**What you need to do:** Copy out the full passage on the NAFTA negotiations word for word.

**Page excerpt:**
= = = =
She added that data was from the US Bureau of Economic Analysis in the Department of Commerce, and noted that while Canada has a major surplus in energy goods, “those Canadian energy exports are helpful to the American economy and they crucially support US energy security.”
Lighthizer openly criticised some of Canada’s suggestions in the latest round, which were in response to proposals that the US negotiators put forward in October, such as on rules of origin for automobile production; investor-state dispute settlement (ISDS); and the potential inclusion of a “sunset” clause in an updated NAFTA.
The US has called for increasing the threshold of both regional content and US-specific content in automobiles in order for those goods to qualify for preferential treatment under NAFTA. It has also asked to eliminate Chapter 11 of the original NAFTA on ISDS, and it has suggested including a “sunset” clause that would require current parties to opt in to continuing with NAFTA every five years.
“We find that the automobile rules of origin idea that was presented, when analysed, may actually lead to less regional content than we have now and fewer jobs in the United States, Canada, and likely Mexico. So this is the opposite of what we are trying to do,” said Lighthizer, referring to the Canadian ideas put forward in the latest round.
Freeland, meanwhile, said that Canada’s proposals were “creative ideas we believed could move us forward on some of the unconventional US proposals.”
“These US proposals are unprecedented and in some ways represent an approach quite different from anything that Canada has encountered before as a trading nation,” she added. Freeland described Canada’s approach on rules of origin as one meant to find a path forward that would attract “new investment to the North American industry, fostering value-added R&D jobs, next-generation autonomous electric cars, and North American steel and aluminium production.”
= = = =
**Source data:**
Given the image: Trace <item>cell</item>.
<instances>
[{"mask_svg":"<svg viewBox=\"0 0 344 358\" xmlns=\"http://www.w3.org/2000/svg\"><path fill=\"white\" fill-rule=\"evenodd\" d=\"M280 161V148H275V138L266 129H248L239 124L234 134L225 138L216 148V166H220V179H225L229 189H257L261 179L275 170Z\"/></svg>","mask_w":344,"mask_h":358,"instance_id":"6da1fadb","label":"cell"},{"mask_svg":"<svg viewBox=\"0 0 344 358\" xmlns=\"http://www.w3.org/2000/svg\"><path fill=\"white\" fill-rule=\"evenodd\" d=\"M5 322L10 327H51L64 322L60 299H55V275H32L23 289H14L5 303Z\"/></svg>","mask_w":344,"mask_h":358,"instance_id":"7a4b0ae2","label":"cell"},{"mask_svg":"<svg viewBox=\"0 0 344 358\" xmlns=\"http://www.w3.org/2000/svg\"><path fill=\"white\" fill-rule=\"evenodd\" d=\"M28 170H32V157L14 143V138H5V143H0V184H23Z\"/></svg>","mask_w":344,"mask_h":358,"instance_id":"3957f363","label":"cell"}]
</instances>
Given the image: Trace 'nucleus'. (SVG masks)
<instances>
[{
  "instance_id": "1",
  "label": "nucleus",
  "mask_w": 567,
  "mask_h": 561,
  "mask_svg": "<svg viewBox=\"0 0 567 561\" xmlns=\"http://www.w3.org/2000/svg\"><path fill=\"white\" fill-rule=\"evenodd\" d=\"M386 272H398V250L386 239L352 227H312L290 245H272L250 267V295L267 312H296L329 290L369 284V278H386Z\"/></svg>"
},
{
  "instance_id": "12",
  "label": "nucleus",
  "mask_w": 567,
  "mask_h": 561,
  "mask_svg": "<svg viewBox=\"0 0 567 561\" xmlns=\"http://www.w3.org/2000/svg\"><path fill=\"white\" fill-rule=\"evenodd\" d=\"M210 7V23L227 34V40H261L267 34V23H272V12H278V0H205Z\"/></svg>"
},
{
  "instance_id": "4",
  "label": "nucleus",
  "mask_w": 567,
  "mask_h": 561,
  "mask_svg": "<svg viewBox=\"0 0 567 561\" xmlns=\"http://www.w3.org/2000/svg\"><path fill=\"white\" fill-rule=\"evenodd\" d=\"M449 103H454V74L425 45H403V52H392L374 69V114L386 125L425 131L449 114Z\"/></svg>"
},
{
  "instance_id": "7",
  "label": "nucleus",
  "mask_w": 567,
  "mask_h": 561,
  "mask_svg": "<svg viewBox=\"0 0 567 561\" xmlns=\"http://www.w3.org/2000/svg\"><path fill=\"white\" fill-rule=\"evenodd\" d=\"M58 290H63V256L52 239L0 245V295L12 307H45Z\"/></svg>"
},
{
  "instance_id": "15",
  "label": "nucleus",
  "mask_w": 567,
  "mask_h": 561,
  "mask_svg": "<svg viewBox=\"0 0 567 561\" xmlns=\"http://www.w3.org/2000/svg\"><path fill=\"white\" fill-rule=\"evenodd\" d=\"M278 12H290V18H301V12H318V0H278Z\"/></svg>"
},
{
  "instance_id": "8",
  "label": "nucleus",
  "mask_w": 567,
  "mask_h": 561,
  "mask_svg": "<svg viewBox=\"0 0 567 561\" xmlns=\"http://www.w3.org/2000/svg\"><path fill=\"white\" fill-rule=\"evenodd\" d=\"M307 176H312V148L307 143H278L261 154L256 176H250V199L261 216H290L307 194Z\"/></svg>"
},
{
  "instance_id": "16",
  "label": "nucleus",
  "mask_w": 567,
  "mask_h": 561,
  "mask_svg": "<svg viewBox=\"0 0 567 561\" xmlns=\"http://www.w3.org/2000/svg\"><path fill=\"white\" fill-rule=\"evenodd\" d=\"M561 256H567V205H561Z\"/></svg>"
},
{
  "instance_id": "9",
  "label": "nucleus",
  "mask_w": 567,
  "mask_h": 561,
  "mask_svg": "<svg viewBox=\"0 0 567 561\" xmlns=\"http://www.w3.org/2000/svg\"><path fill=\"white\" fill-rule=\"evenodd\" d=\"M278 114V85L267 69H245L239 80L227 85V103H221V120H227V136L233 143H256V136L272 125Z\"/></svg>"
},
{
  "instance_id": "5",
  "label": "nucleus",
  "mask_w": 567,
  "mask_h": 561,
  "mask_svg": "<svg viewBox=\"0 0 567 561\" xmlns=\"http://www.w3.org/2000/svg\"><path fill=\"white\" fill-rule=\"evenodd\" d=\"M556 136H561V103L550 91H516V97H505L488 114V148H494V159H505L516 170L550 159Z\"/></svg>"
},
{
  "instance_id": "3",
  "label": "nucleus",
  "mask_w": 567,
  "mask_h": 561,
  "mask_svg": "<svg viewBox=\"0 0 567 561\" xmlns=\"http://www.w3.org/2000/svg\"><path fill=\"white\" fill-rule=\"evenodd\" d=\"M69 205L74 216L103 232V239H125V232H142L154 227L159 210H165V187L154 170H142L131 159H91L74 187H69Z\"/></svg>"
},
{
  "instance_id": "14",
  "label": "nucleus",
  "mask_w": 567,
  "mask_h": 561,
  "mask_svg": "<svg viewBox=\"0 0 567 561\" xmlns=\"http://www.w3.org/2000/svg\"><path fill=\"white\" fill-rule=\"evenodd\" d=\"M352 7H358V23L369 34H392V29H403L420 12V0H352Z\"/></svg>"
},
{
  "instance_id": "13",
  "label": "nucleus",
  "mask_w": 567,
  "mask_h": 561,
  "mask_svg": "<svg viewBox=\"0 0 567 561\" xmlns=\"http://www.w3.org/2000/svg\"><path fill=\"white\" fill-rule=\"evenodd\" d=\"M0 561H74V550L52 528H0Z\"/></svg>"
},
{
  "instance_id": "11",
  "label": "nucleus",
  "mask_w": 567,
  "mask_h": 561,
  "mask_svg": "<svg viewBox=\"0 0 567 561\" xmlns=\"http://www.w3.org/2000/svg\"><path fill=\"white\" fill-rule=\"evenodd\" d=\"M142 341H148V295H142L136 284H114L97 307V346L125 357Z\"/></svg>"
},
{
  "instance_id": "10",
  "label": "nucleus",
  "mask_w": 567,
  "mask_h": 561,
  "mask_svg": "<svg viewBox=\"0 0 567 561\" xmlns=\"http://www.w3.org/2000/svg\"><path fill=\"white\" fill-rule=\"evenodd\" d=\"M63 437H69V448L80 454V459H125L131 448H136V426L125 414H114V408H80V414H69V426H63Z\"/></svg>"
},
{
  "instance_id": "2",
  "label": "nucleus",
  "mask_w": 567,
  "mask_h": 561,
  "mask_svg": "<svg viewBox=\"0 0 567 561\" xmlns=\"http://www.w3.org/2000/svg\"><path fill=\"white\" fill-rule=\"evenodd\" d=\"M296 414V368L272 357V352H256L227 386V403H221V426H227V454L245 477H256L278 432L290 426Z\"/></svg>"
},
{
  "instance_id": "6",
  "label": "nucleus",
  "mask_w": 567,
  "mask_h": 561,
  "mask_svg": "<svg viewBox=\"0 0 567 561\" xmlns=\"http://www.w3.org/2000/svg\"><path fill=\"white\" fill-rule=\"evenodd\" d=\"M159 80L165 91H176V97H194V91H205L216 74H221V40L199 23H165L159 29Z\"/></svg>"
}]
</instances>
= = = =
**Problem solution:**
She added that data was from the US Bureau of Economic Analysis in the Department of Commerce, and noted that while Canada has a major surplus in energy goods, “those Canadian energy exports are helpful to the American economy and they crucially support US energy security.”
Lighthizer openly criticised some of Canada’s suggestions in the latest round, which were in response to proposals that the US negotiators put forward in October, such as on rules of origin for automobile production; investor-state dispute settlement (ISDS); and the potential inclusion of a “sunset” clause in an updated NAFTA.
The US has called for increasing the threshold of both regional content and US-specific content in automobiles in order for those goods to qualify for preferential treatment under NAFTA. It has also asked to eliminate Chapter 11 of the original NAFTA on ISDS, and it has suggested including a “sunset” clause that would require current parties to opt in to continuing with NAFTA every five years.
“We find that the automobile rules of origin idea that was presented, when analysed, may actually lead to less regional content than we have now and fewer jobs in the United States, Canada, and likely Mexico. So this is the opposite of what we are trying to do,” said Lighthizer, referring to the Canadian ideas put forward in the latest round.
Freeland, meanwhile, said that Canada’s proposals were “creative ideas we believed could move us forward on some of the unconventional US proposals.”
“These US proposals are unprecedented and in some ways represent an approach quite different from anything that Canada has encountered before as a trading nation,” she added. Freeland described Canada’s approach on rules of origin as one meant to find a path forward that would attract “new investment to the North American industry, fostering value-added R&D jobs, next-generation autonomous electric cars, and North American steel and aluminium production.”